Junior Zindoga

Personal information
- Date of birth: 28 July 1998 (age 27)
- Place of birth: New York ( USA)
- Height: 1.87 m (6 ft 2 in)
- Position: Forward

Senior career*
- Years: Team / Apps / (Gls)
- –2020: Maritzburg United
- 2020–2023: Ngezi Platinum F.C.
- 2023–2024: Yadah Stars F.C.
- 2024: Nsingizini Hotspurs F.C.
- 2025: Marumo Gallants F.C. / 7 / (0)
- 2025–: TS Galaxy F.C. / 11 / (0)

International career^{‡}
- 2025–: Zimbabwe / 1 / (0)

= Junior Zindoga =

Zimbabwean footballer (born 1998)

Junior Zindoga (born 28 July 1998) is a Zimbabwean footballer who plays as a forward for South African Premiership side TS Galaxy F.C. and the Zimbabwe national team.

== Club career ==
Zindoga has played for South African Premiership side Maritzburg United.

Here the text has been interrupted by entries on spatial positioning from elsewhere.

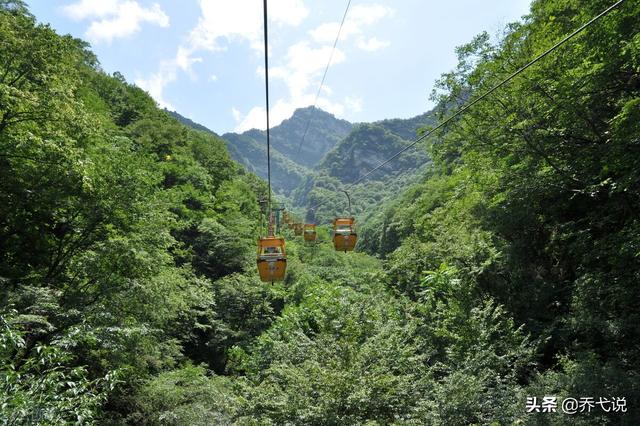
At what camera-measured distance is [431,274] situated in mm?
14234

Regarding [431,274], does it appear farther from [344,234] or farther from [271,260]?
[271,260]

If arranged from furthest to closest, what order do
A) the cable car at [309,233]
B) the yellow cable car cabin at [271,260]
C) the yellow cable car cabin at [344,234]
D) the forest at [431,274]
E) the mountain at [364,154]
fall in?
the mountain at [364,154] → the cable car at [309,233] → the yellow cable car cabin at [344,234] → the yellow cable car cabin at [271,260] → the forest at [431,274]

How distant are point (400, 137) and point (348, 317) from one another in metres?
183

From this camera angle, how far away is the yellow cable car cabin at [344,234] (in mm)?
12117

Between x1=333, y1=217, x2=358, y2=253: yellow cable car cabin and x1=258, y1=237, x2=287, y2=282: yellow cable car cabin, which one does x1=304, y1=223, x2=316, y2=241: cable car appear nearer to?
x1=333, y1=217, x2=358, y2=253: yellow cable car cabin

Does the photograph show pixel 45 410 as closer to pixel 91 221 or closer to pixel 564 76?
pixel 91 221

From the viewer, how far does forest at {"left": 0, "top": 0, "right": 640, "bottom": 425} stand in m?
7.91

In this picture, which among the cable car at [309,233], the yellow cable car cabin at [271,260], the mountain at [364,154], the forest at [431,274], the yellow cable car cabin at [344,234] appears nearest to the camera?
the forest at [431,274]

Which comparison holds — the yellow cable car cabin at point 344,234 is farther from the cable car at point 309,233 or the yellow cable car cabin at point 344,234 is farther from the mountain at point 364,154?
the mountain at point 364,154

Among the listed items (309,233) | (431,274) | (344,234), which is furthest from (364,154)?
(344,234)

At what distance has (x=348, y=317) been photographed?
11391 millimetres

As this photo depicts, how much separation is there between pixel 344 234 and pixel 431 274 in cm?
394

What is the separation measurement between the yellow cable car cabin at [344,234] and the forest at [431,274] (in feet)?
5.78

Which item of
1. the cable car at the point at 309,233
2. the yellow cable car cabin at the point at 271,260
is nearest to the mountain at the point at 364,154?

In 2024 he played for Premier League of Eswatini side Nsingizini Hotspurs F.C..

In 2025 he joined Marumo Gallants before leaving for TS Galaxy at the start of the 2025/26 season.

== International career ==
Zindoga was called up for the Zimbabwe national team at the 2025 Africa Cup of Nations. He made his debut in a 3–2 loss against South Africa.